No 2° semestre de 2001 ocorreu a primeira frente de trabalho da Prefeitura de São Paulo para moradores de rua, conquistada pela Pastoral e pelo Fórum das Organizações que trabalham com população de rua. Aproveitando esta parceria, a Oficina aumentou o grupo de participantes para oito pessoas, tendo garantia da bolsa da frente de trabalho por um ano. O grupo trabalhava dois dias da semana na produção de luminárias e mesmo não realizando uma divulgação elaborada surgiram convites para exposições. Conquistou-se uma clientela que ajudava a escoar a produção e que colaborava com suas sugestões e críticas para o aperfeiçoamento da produção.

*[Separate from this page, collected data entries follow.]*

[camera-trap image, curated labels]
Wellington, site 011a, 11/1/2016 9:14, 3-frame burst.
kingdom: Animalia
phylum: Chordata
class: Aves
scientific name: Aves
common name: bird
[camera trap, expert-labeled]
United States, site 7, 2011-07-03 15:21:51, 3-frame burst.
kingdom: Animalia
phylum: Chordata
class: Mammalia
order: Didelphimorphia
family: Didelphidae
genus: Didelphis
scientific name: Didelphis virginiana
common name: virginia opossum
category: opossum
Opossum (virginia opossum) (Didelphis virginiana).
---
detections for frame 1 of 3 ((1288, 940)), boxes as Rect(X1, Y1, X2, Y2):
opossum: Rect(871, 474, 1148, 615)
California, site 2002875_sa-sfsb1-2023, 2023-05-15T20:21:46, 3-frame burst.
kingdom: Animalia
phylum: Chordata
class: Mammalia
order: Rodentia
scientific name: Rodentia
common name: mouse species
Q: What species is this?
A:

Em 2003, foi conseguida com a Prefeitura, uma parceria: uma bolsa de Frente de Trabalho exclusivamente para nossa oficina – escola e aumentamos o grupo de 6 para 16 pessoas, trabalhando agora cinco dias na semana.

Com o aumento da produção e dos dias trabalhados fez-se necessário uma mudança de espaço, já que a Casa de Oração não comportava mais a oficina. Sendo assim, negociou-se com a Arquidiocese uma casa na mesma rua e aos poucos a oficina foi assumindo a casa, reformando e mudando.

Durante estes anos, mais de 200 pessoas se envolveram nesta atividade onde se percebeu a importância do diálogo, da escuta, da reflexão conjunta, da avaliação das ações e da observação dos resultados como instrumento para o crescimento pessoal e do desenvolvimento de um bom trabalho conjunto.

Pela instabilidade da população de rua há um rodízio muito grande de pessoas na oficina – escola. A cada ano, pode se dizer, o grupo se renova. Estabelecemos com o tempo alguns critérios de participação e um tempo limite / norteador de dois anos para a participação.

Nosso objetivo, até então, era a convivência e o preparo para o trabalho, o fortalecimento das pessoas que passam pela oficina para que possam se reintegrar no mercado de trabalho, realizando qualquer atividade profissional.

A realidade é, que têm algumas pessoas que estão há mais de quatro anos nesta convivência, por motivos de saúde ou por falta de oportunidades de emprego; outros estarão chegando aos dois anos de permanência e sentimos a necessidade de pensar um projeto que pode dar uma resposta a esta situação: A implementação de uma Empreendimento – Escola, que capacite para a administração de um empreendimento, com efetiva geração de trabalho e renda. Pretende-se formar e capacitar este grupo para se tornarem monitores e re-editores do processo na própria oficina, e para realizar uma produção para geração de trabalho e renda, inclusive com a possibilidade de formar uma cooperativa ou associação de artesãos autônomos.

2009 é o ano de congregar parcerias em volta deste projeto da implantação da Empreendimento – Escola, reorganizar o espaço físico e a infraestrutura. O desafio maior é a manutenção de uma equipe pedagógica e de apoio. Para isto contamos hoje com o apoio da Incubadora da FGV e do HSBC.

Confiantes no nosso lema “Essa rua tem saída”, sabemos que caminhando se faz caminho.